> _Data to use_:
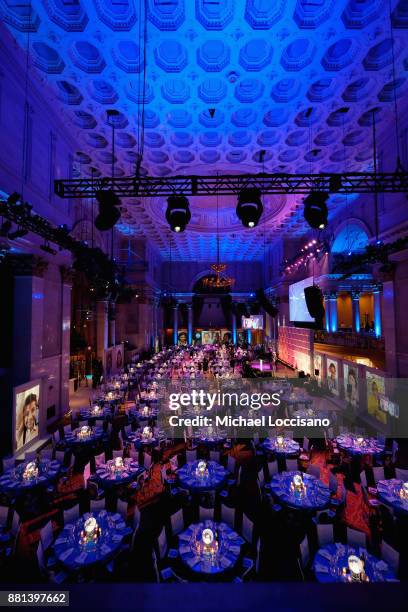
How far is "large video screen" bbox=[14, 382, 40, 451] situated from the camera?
7648 millimetres

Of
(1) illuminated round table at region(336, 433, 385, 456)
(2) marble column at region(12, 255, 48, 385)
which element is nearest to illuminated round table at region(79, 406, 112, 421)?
(2) marble column at region(12, 255, 48, 385)

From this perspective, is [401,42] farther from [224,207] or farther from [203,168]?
[224,207]

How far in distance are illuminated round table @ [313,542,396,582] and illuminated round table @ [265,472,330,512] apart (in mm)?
967

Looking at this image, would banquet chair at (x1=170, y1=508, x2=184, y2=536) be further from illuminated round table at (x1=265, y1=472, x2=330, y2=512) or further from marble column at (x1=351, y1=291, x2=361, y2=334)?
marble column at (x1=351, y1=291, x2=361, y2=334)

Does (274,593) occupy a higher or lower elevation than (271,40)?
lower

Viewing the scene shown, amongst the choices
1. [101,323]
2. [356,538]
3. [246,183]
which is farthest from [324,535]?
[101,323]

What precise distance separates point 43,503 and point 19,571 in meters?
1.72

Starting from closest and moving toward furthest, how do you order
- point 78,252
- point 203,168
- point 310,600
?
point 310,600
point 78,252
point 203,168

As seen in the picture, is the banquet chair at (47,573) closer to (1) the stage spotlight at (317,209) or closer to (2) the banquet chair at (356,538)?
(2) the banquet chair at (356,538)

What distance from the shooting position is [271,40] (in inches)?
246

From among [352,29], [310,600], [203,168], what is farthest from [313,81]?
[310,600]

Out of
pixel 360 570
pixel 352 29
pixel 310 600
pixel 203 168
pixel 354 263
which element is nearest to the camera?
pixel 310 600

> _What to work on_: Starting with the line containing "What distance from" and continuing through the last line of the data above, render those lines as a JSON list of strings, one string per line, with blank lines left out.

> _Written answer_:
[
  "What distance from the shooting position is [271,40] (in inches)?",
  "246",
  "From among [352,29], [310,600], [203,168], what is farthest from [313,81]?",
  "[310,600]",
  "Out of",
  "pixel 360 570",
  "pixel 352 29",
  "pixel 310 600",
  "pixel 203 168",
  "pixel 354 263",
  "which element is nearest to the camera?",
  "pixel 310 600"
]